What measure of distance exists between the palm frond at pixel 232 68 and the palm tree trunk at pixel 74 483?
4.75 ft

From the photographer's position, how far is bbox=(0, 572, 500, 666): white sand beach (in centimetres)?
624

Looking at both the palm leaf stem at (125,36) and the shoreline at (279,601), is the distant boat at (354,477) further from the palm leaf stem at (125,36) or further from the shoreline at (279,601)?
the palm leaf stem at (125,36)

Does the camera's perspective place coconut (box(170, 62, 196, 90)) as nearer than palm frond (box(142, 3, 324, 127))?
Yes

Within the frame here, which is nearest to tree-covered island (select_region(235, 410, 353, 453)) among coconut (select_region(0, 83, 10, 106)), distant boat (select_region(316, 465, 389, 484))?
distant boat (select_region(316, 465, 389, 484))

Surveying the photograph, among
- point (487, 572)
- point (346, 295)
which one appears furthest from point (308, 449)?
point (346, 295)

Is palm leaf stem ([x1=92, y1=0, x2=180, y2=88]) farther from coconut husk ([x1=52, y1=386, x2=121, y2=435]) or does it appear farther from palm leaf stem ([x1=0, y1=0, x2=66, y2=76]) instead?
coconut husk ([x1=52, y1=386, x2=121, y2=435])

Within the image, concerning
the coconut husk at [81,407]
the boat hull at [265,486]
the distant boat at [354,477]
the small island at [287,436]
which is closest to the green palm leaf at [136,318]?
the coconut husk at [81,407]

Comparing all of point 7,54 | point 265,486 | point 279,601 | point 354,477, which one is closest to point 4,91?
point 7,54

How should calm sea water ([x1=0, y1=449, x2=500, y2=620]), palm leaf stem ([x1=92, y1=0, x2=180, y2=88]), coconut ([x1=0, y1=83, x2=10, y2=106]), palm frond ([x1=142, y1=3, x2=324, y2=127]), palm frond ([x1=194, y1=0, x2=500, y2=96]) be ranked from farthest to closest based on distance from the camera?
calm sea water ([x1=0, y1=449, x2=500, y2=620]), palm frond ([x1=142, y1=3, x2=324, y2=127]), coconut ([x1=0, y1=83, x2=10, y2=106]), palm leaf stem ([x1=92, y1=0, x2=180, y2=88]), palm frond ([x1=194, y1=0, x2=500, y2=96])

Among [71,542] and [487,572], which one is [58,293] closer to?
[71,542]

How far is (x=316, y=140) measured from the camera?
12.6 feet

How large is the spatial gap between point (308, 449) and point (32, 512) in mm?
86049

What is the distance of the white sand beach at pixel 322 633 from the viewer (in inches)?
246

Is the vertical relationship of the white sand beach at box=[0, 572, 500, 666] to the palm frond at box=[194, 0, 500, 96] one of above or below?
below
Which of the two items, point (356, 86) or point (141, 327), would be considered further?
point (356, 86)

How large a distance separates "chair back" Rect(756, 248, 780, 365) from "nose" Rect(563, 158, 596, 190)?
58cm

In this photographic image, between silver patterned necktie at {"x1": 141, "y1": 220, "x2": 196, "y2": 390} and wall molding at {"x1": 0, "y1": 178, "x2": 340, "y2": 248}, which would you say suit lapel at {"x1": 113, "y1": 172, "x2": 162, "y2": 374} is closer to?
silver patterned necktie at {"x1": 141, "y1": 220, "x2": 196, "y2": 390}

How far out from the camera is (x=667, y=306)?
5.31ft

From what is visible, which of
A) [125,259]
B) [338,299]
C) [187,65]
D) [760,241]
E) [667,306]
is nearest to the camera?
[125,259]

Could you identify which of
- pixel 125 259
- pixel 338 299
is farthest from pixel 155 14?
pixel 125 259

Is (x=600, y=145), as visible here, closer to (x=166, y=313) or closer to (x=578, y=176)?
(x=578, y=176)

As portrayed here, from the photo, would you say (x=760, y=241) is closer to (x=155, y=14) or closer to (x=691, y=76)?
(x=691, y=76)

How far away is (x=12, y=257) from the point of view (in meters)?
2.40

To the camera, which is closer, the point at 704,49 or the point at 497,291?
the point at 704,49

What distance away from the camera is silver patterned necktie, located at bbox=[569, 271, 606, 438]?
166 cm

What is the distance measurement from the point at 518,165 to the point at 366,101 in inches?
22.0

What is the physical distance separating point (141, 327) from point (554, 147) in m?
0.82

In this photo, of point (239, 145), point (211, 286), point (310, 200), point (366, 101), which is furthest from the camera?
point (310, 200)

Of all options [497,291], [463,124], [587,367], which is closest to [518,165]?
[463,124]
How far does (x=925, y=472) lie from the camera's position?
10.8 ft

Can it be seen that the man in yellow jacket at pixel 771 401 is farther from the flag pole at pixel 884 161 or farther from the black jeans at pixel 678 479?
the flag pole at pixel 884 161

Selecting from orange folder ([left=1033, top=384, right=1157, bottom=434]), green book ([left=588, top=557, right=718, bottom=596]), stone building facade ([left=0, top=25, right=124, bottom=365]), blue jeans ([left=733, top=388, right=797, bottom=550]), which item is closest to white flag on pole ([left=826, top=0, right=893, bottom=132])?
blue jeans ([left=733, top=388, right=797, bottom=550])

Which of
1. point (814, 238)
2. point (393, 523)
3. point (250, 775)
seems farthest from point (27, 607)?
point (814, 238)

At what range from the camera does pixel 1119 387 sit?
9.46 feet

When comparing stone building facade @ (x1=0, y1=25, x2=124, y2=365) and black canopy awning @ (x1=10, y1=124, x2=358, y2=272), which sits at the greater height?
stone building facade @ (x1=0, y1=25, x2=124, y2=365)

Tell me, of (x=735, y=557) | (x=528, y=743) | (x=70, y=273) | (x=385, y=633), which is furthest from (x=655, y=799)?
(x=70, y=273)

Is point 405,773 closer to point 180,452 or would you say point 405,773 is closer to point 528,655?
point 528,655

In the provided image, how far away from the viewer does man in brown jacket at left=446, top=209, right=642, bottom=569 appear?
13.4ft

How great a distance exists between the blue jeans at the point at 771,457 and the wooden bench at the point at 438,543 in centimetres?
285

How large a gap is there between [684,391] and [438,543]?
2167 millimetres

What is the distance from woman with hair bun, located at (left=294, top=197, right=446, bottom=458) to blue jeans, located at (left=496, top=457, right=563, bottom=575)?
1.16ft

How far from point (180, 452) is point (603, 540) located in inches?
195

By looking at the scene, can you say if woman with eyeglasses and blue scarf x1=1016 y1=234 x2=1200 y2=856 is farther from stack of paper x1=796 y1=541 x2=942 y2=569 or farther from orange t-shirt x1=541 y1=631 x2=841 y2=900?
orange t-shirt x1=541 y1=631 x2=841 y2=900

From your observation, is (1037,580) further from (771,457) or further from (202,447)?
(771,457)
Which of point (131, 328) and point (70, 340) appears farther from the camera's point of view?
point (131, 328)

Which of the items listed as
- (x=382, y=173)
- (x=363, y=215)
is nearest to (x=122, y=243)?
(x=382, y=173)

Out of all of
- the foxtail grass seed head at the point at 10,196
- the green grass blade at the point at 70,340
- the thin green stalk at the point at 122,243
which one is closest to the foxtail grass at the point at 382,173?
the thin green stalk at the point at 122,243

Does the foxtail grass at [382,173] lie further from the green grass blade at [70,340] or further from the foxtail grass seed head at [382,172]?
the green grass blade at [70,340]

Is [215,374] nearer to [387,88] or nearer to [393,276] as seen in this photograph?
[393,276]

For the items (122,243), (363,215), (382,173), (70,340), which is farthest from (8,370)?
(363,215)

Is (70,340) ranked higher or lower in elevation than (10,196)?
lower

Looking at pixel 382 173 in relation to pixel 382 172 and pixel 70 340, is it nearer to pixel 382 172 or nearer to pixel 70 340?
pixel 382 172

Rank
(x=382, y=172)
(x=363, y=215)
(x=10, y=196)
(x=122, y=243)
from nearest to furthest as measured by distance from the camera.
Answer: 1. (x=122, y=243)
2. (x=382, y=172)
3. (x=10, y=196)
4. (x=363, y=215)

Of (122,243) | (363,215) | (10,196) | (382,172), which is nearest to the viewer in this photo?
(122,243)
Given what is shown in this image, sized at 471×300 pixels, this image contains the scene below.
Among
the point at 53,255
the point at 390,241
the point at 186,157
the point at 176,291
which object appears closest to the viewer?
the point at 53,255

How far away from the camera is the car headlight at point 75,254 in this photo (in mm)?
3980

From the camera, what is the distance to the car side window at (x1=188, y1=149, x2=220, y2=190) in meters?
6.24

◆ Problem to work on
Would you quote, exactly and only, the lines from the one containing "Of (122,243) |" to the end of the entries?

◆ Answer for this exercise
Of (122,243) | (363,215) | (10,196) | (382,172), which is nearest to the viewer in this photo?
(122,243)
Given what is shown in this image, sized at 471×300 pixels, this image contains the scene below.
Among
the point at 53,255
the point at 390,241
the point at 186,157
the point at 176,291
which object appears closest to the viewer?
the point at 53,255

How far away from the camera is the car headlight at point 75,254 in this photo (in mm)?
3980

From the camera, what is the distance to the car side window at (x1=188, y1=149, x2=220, y2=190) in meters?
6.24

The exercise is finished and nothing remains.